§ **Problem statement**: In the responsive reading below, what line do the participants say each time the leader finishes a part?

§ **Passage for review**:

· · ·

Leader: We come from fierce freedom fighters.
From the survivors and the dead of the HIV crisis,
who organized and fought for their lives.
From the Black Kings and Queens who ruled the ballroom,
who insisted we dance even amidst death and devastation.
From these ancestors, we learn:

Participants: We are precious, and we are powerful.

Leader: With the tenderhearted butches and the powerful femmes
With the strong twinks and the soft bears
With all the complexities that live within each of us
We know that we are whole, just as we are:

Participants: We are precious, and we are powerful.

Leader: From the Black dykes, the trans Chicana sisters, the Boricua bois,
And every other sibling who is told they can’t bring their full self to queer community,
From them, we learn:

Participants: We are precious, and we are powerful.

Leader: To the elders who’ve seen it all
To those with one toe out of the closet
To those who are still in it
To those who tore down the closet altogether, we say:

Participants: We are precious, and we are powerful.

Leader: In the face of hatred,
In the faces of those who deny our wholeness
We root ourselves in the truth we know:

Participants: We are precious, and we are powerful.

Leader: From the dance floor to the Capitol rotunda,
From our kitchen tables to the White House,
From jail cells to classrooms to pulpits,
Whether whispered or shouted,
We will and do proclaim:

Participants: We are precious, and we are powerful.


Let us sing together, again, “How Could Anyone.”

[Lead participants in singing.]

Glitter Blessing

Today we offer a glitter blessing, a recognition of the sacred beauty inherent in every person.

· · ·

§ **Dataset records**:
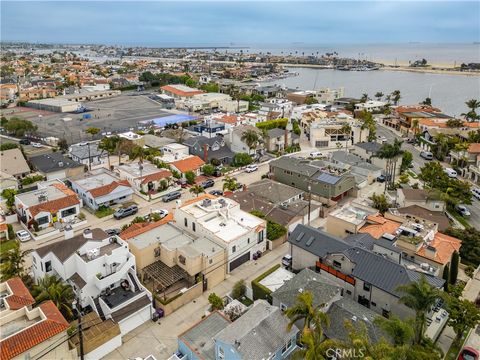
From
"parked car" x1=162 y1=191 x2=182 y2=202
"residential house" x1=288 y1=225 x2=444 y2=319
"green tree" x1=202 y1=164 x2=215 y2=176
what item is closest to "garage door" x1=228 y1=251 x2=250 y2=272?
"residential house" x1=288 y1=225 x2=444 y2=319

· · ·

§ **Solution**: We are precious, and we are powerful.